Recent onderzoek heeft het vouwen en denatureren van chymotrypsine over een reeks concentraties onderzocht (Ghaouar et al. 2010), chymotrypsine interactie met nanodeeltjes substraten (You et al. 2006, and Jordan et al. 2009), en het verhogen van chymotrypsine stabiliteit door conjugatie aan PEG moleculen (Castellanos et al. 2005, and Rodríguez-Martínez et al. 2009).

specificiteit:

chymotrypsine wordt geactiveerd door splitsing van de binding tussen arginine en isoleucine (R15 en I16) door trypsine, wat structurele wijzigingen en vorming van de substraatbindingsplaats veroorzaakt (Sears 2010). Chymotrypsine verschilt van trypsine in dat trypsine peptiden splijt bij arginine en lysine residuen, terwijl chymotrypsine de voorkeur geeft aan grote hydrofobe residuen (Hedstrom et al. 1992). Chymotrypsine katalyseert bij voorkeur de hydrolyse van peptidebindingen waarbij l-isomeren van tyrosine, fenylalanine en tryptofaan betrokken zijn. Het werkt ook gemakkelijk op amiden en esters van gevoelige aminozuren. Chymotrypsine specificiteit voor grote hydrofobe residuen kan worden verklaard door een hydrofobe S1 binding pocked gevormd door residuen 189 door 195, 214 door 220, en 225 door 228 (Cohen et al. 1981).

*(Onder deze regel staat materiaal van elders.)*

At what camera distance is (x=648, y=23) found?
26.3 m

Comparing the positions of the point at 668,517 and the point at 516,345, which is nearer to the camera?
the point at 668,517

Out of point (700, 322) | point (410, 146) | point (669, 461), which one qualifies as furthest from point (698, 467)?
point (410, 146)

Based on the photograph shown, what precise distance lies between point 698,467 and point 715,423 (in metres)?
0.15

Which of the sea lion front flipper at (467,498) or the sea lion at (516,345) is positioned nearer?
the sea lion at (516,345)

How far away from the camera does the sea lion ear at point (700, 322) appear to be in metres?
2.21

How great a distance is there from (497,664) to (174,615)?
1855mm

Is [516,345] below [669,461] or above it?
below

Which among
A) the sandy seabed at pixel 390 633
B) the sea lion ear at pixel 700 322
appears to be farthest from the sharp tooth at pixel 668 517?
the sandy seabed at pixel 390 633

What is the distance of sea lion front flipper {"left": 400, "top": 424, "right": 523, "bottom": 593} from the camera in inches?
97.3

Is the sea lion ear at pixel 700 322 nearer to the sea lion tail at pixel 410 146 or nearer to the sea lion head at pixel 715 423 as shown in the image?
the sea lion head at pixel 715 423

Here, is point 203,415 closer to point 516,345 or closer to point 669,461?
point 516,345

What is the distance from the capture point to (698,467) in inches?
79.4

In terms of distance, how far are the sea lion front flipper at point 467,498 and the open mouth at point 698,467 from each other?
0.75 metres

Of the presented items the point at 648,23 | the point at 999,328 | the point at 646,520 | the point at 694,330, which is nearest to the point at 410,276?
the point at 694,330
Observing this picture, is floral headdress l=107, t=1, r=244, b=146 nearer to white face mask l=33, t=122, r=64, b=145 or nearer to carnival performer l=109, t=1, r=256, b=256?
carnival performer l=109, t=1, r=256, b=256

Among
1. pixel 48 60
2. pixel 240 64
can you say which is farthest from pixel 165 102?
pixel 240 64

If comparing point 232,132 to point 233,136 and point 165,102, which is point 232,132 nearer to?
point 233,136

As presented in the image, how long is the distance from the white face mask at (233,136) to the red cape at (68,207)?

hoewel de structuur van trypsine en de S1-locatie van chymotrypsine slechts één verschil vertoont (op positie 189), is de site-directed mutagenese van trypsine en chymotrypsine er niet in geslaagd specifieke kenmerken uit te wisselen, wat erop wijst dat het mechanisme waarmee trypsine en chymotrypsine substraatspecifieke katalyse bereiken niet volledig is begrepen (Steitz et al. 1969, en Gráf et al. 1988).

samenstelling:

de drie aminozuurresiduen van de katalytische triade (H57, D102 en S195) zijn essentieel voor de splitsing van peptidebindingen en worden gestabiliseerd door waterstofbindingen (Sears 2010, en Gráf et al. 2004). G193 en S195 vormen het oxyaniongat en interageren met de carbonylgroep van de scissilepeptidebinding, waarbij deze zich oriënteert tot het tetrahedrale tussenproduct (Rühlmann et al. 1973, Huber en Bode 1978, en Gráf et al. 2004).

moleculaire eigenschappen:

chymotrypsine A en B delen 80% sequentieidentiteit (Hartley 1964, Meloun et al . 1966, Smillie et al. 1968, en Gráf et al. 2004). De aminozuren van de katalytische triade (H57, D102, en S195) worden hoogst behouden in de opeenvolgingen van de peptidases van familie S1 (Gráf et al. 2004). De serine op positie 214 is ook zeer behouden in de familie en is voorgesteld als het vierde lid van de katalytische triade (Ohara et al. 1989, en McGrath et al. 1992).

Eiwit toegangsnummer: P00766

CATH Classificatie (v. 3.3.0):

  • Klasse: Voornamelijk Beta
  • Architectuur: Beta Vat
  • Topologie: Trypsine-like Serine Protease

Moleculair Gewicht:

  • 25.6 kDa (Wilcox 1970)

Optimale pH: 7.8-8.0 (Rick 1974)

Izoelektricheskoi Punt:

  • 8.52 (Chymotrypsinogen, Theoretical)
  • 8.33 (Chymotrypsin, Theoretical)

Extinction Coefficient:

  • 51,840 cm-1 M-1 (Theoretical)
  • E1%,280 = 20.19 (Chymotrypsinogen, Theoretical)
  • E1%,280 = 20.57 (Chymotrypsin, Theoretical)

Active Site Residues:

  • Histidine (H57)
  • Aspartate (D102)
  • Serine (S195)

Activators:

  • Cetyltributylammonium bromide (Spreti et al. 2008)
  • Dodecyltrimethylammonium bromide (Abuin et al. 2005)
  • Hexadecyltrimethylammonium bromide (Celej et al. 2004)
  • Tetrabutylammonium bromide (Spreti et al. 2001)

Inhibitors:

  • Hydroxymethylpyrroles (Abell and Nabbs 2001)
  • Boronic acids (Smoum et al. 2003)
  • Courmarin derivatives (Pochet et al. 2000)
  • Peptidyl aldehydes (Lesner et al. 2009)
  • Peptides from natural sources (Telang et al. 2009, Roussel et al. 2001, and Chopin et al. 2000)
  • Peptides containing an unnatural amino acid (Legowska et al. 2009, and Wysocka et al. 2008)

aanvragen:

  • Sequentieanalyse
  • peptide synthese
  • Peptide mapping
  • Peptide fingerprinting

Geef een antwoord

Het e-mailadres wordt niet gepubliceerd.